[start of PASSAGE TO READ]

1 Introduction: Airport Dash!

Airport are getting more and more crowded! Following the development of aircraft industry and more sophisticated air traffic control system, air transportation has become an ordinary transportation option for many people. This also followed by the increase of flights frequency and passager; a very challanging task for the airport management.



To help the airport management team, let’s try apply our knowledge about data science by forecasting flights frequency based on historical data using time series approach. This kind of forecasting and analysis can give a valuable isight for airport management team to plan its operational procedure and manage their recources better.

2 Basic Concept: Time Series

2.1 Time Series

Time series is a method of analyzing and processing data which the values are affected by time. The action of predicting future values based on its value in the previous period of time is called forecasting.

The data which formatted into a time series (ts) object must have some characteristics:

  • no missing intervals
  • no missing values
  • data should be ordered by time

2.2 Exploratory Data Analysis

A ts object can be decomposed into 3 main components which will be calculated for forecasting. These components are:

  • trend (T): the movement of mean, globally, throughout an interval;
  • seasonal (S): the pattern captured on each seasonal interval;
  • error (E): the pattern/value that cannot be captured by both trend and seasonal.

The relationship between those 3 components of ts object can be either additive or multiplicative, which can be seen on the line plot of the original data:

  • additive: T + S + E
  • multiplicative: T * S * E


Most of the analytic tools for time series are available for additive time series data. Even so, we can apply standard additive time series analysis to a multiplicative time series data by previously log-transformed our data. This action will transform our multiplicative time series data into additive time series data. Another way is to state this characteristic when building a time series model. This characteristic can also be stated during decomposition of a ts object during exploratory data analysis.

Besides forecasting, time series object can also be very useful for data analysis. Using seasonality adjustment (removing seasonal of a time series object) we can analyze the trend and detect anomaly events throughout the time series interval.

2.3 Forecast Model

There are few ways of forecasting in time series:

  1. Naive Model

    Predict future values based on 1 previous values.

  2. Simple Moving Average (SMA)

    Predict the value of a data point by calculating the average of n numbers of data before the data point. This method is more appropriate for a data with no trend and seasonal and used for smoothing error of the data. The drawback of this method is that it assigns equal weight for each data point, though in reality, newer data point should have higher weight than the overpast.

[end of PASSAGE TO READ]
[start of PROVIDED DATA]

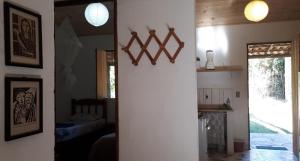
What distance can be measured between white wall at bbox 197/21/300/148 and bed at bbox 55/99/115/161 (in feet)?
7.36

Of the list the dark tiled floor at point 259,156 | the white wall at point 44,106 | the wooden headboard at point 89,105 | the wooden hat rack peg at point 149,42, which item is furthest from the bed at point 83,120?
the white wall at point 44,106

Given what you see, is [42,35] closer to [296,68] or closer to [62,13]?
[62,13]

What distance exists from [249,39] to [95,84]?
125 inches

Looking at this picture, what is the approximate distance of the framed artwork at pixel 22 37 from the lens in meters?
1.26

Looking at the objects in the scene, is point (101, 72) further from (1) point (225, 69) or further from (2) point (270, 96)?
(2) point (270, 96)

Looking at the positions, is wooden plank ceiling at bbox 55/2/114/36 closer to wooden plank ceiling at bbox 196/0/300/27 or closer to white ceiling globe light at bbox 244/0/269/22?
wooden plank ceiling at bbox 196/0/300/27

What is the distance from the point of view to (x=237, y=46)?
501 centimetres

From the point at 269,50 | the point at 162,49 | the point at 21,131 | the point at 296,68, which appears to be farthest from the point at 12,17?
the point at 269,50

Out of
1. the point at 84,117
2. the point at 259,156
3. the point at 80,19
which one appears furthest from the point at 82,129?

[end of PROVIDED DATA]

# TASK PROMPT:
From the time series text, list every characteristic that data must have to be formatted into a ts object.

# SOLUTION FOR THIS EXERCISE:
- no missing intervals
- no missing values
- data should be ordered by time